BEGIN
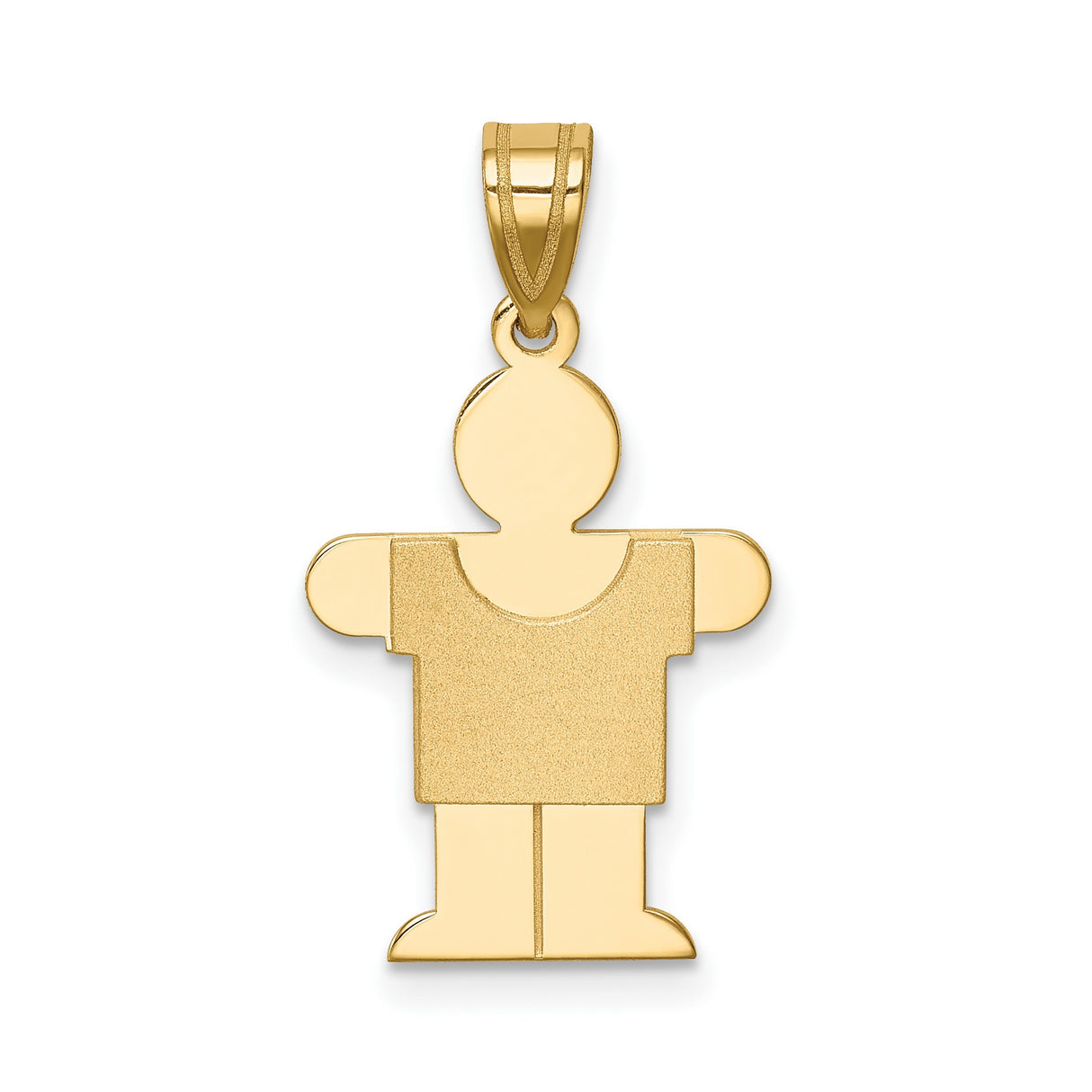 14k Yellow Gold Boy Pendant Charm with Matte Shirt and Polished Finish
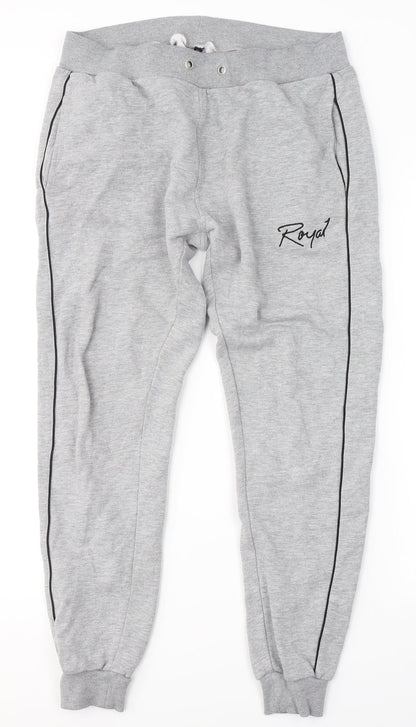 Royal Mens Grey  Polyester Sweatpants Trousers Size M L28 in Regular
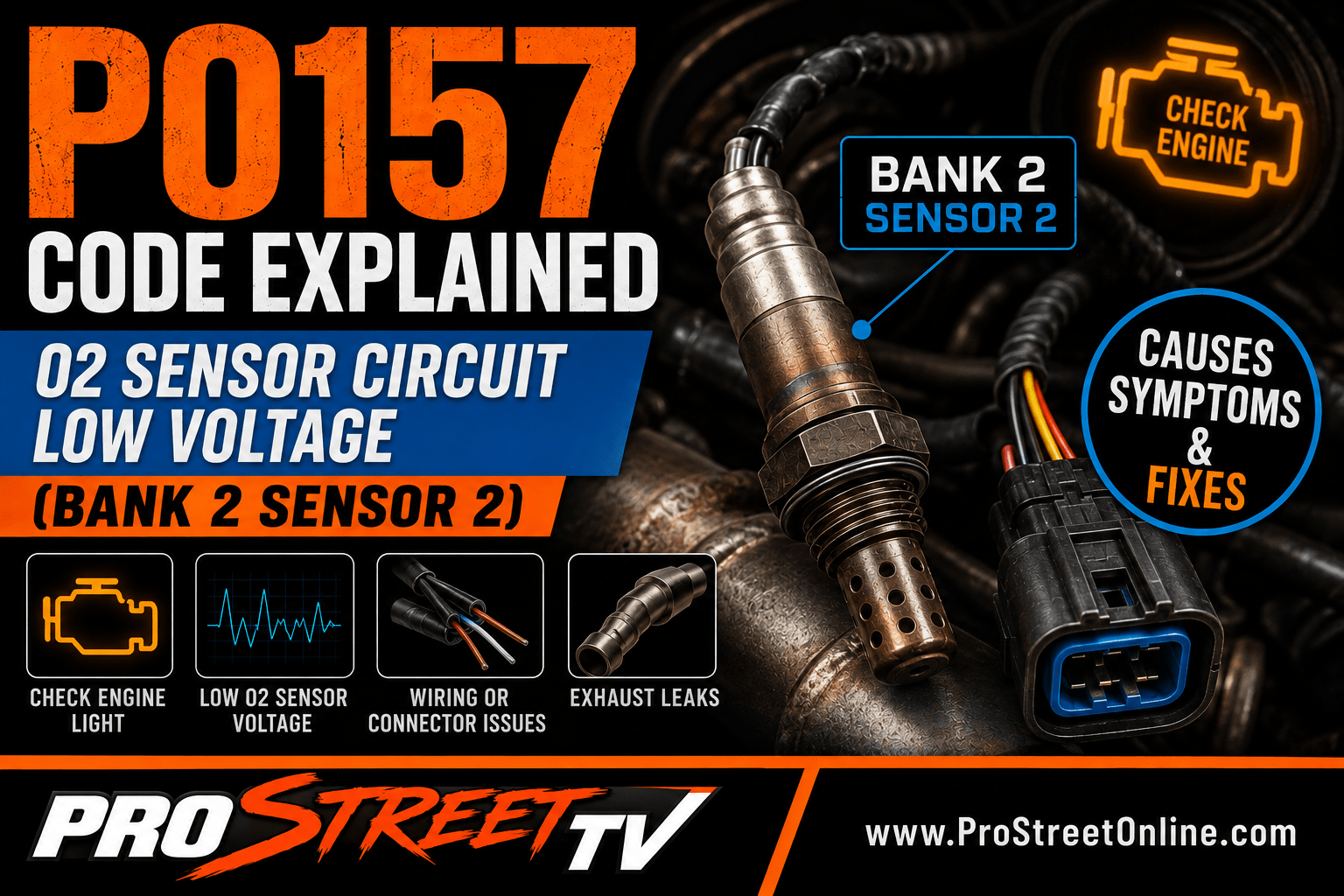 P0157 code illustration showing the Bank 2 Sensor 2 downstream oxygen sensor with a low-voltage warning, catalytic converter, Check Engine Light, Pro Street TV logo, and www.ProStreetOnline.com.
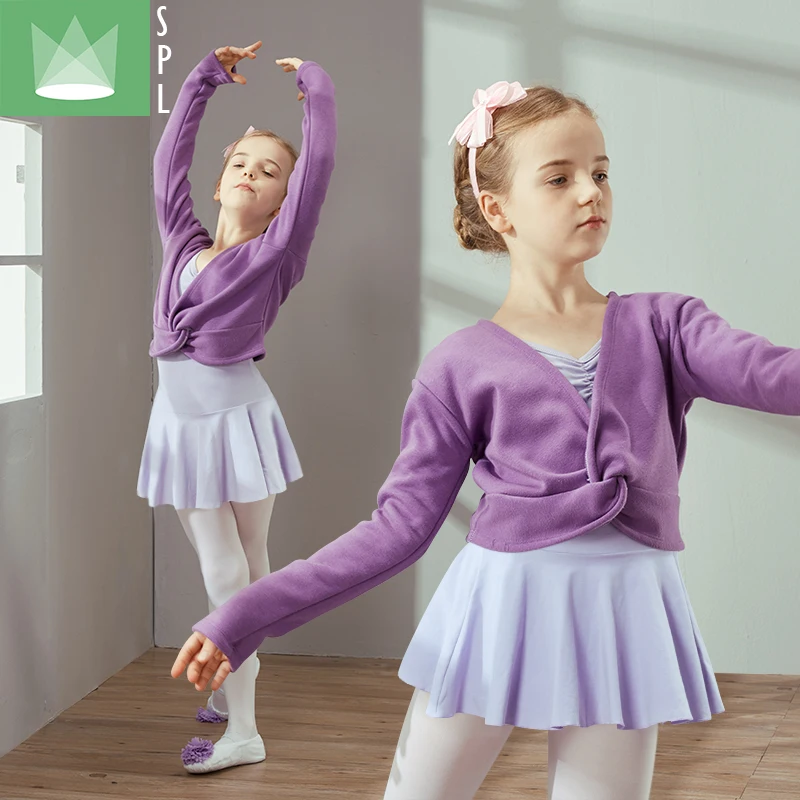 

Children's Dance Costume Girls Ballet Dancing Suit 2 Pcs Top and Jumpsuit Long Sleeved Cashmere Dancing Clothes 2 pcs B-4638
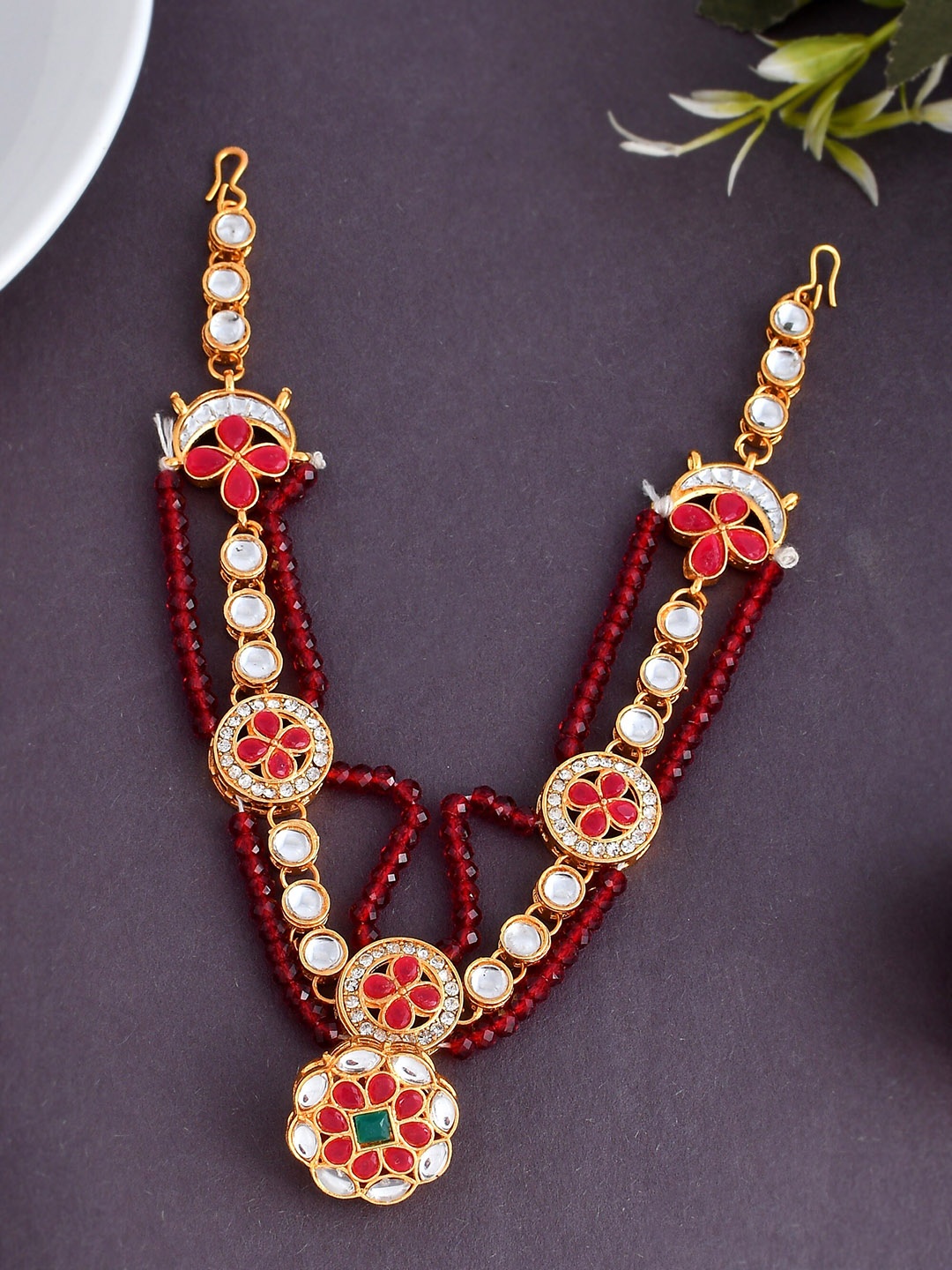

Silvermerc Designs Gold-Plated Kundan-Studded & Beaded Sheeshphool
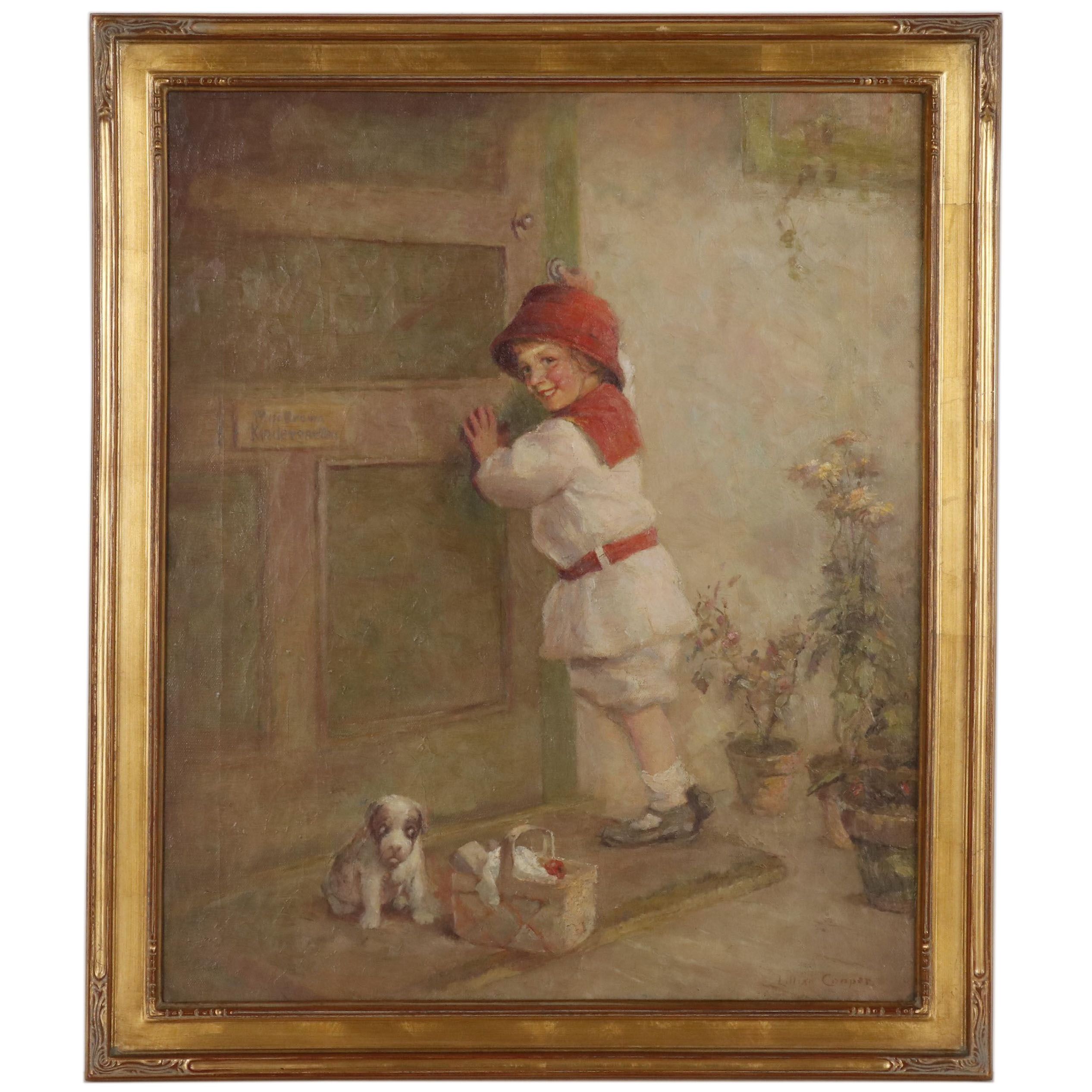 Lillian A. Cooper Oil Painting "Paying a Visit to the Teacher"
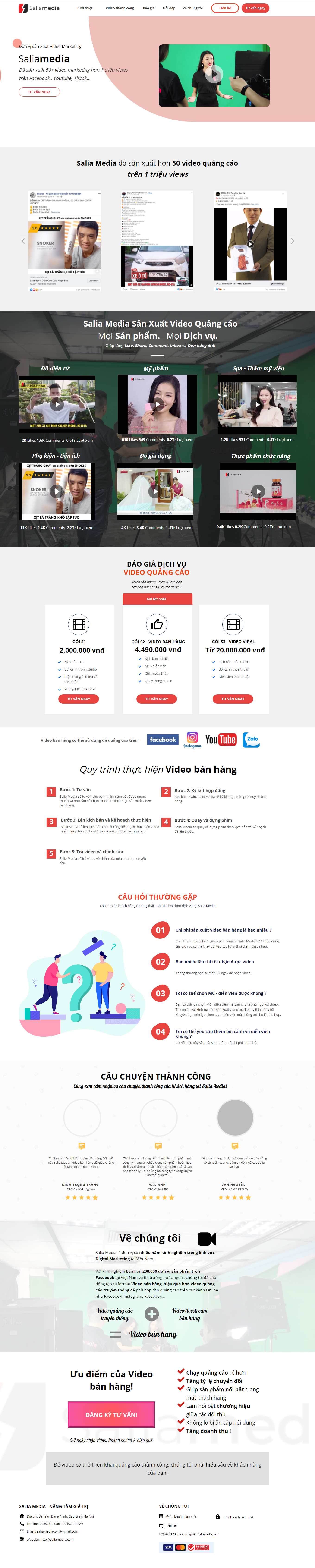 Thiết kế Web dịch vụ quay phim chụp hình saliamedia.com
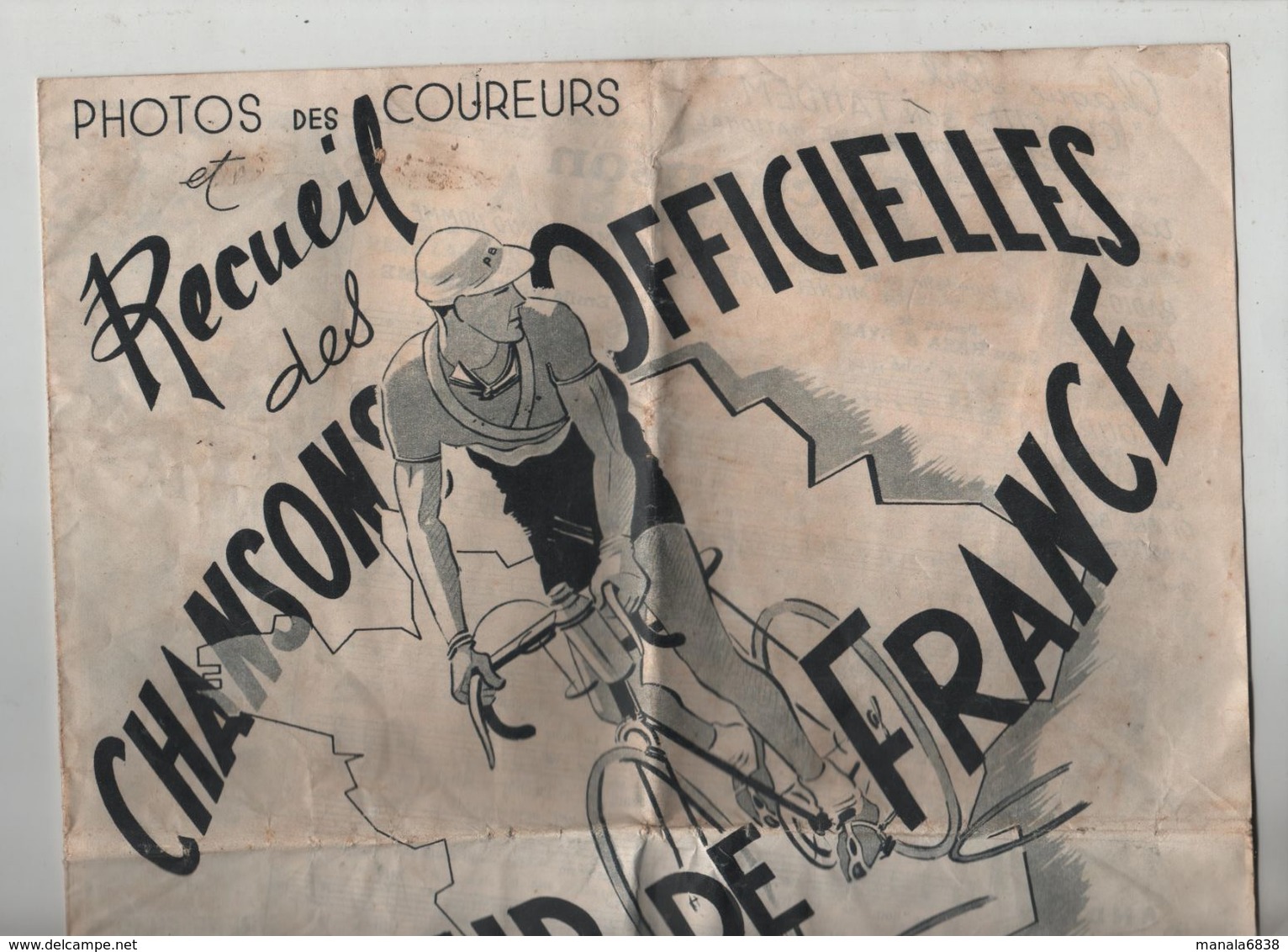 Recueil Des Chansons Officielles Du Tour De France 1947 Editions Beuscher - Cyclisme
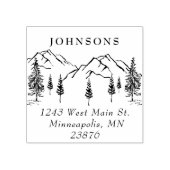 ウィンターパインツリーランドスケープファミリー差出人住所 ラバースタンプ (インプリント)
END
▶ Exercise requirements:
Starting at the first line of the material and going up to and including the line with "P0157 code illustration", rewrite those lines with "Grey" changed to "Gray". Leave out the pictures.

▶ Exercise result:
 14k Yellow Gold Boy Pendant Charm with Matte Shirt and Polished Finish
 Royal Mens Gray  Polyester Sweatpants Trousers Size M L28 in Regular
 P0157 code illustration showing the Bank 2 Sensor 2 downstream oxygen sensor with a low-voltage warning, catalytic converter, Check Engine Light, Pro Street TV logo, and www.ProStreetOnline.com.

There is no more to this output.